I hate hearing that.

Three days pass, the Bugs pursuing their painstaking investigation. They won’t tell me anything when I inquire. We’re confined to our wing of the annex as best as I can tell “for your own safety.” Apparently it’s getting ugly out there, and I suspect it won’t improve as long as we remain in hiding. To my mind, doing so reeks of cowardice and guilt.

Sharis clings to life stubbornly, and that’s my sole comfort. If he dies, events escalate from nasty to irreparable. Doc hasn’t come to any conclusions, nothing the Bugs don’t already know, but he has a lead on a regenerative nanoprotein string that might be able to do something about the internal burns Sharis suffered when he ingested the food laced with citric acid.

We live in hope that Doc will be able to reverse some of the damage. A very chilly Councilor Karom calls on the morning of the fourth day. He doesn’t bother with a wa over the vid.

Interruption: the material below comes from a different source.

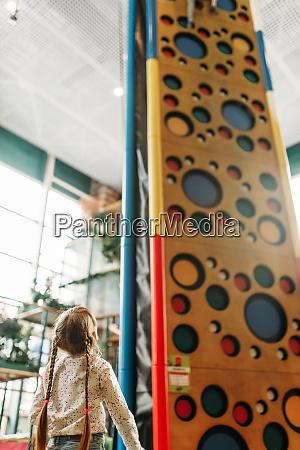 kleines maedchen schaut auf kletterwand spielzentrum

“Please inform your pet,” he addresses Vel, “that Sharis will never again enjoy full health, even if he survives. I am not alone in blaming your delegation. It is only a matter of time before one of you is arrested. You might find it wise to flee before we discover which of you vermin did this.”

Yeah, running away would solve all our problems. I disconnect the call without bothering with any of the outward trappings of diplomacy either. Maybe we should leave. I don’t think the alliance is going to happen now. Nothing I do hereafter will make a difference. Despair weighs on me, knowing how bad it is in the star lanes already.

Raiders, Farwan loyalists, Syndicate skyjackers, and the Morgut rampaging unchecked—Ramona will love this. People will queue up to pay her protection money. The thought of her satisfaction absolutely galls me.

And we still haven’t heard from Constance. She’s not just my PA; she’s also my friend. Didn’t she try to comfort me after the Grand Administrator drugged me, and I dreamed about Kai? When I woke, it felt like I had lost him all over again. Constance was kind, and she touched my hair that night. I haven’t seen her since.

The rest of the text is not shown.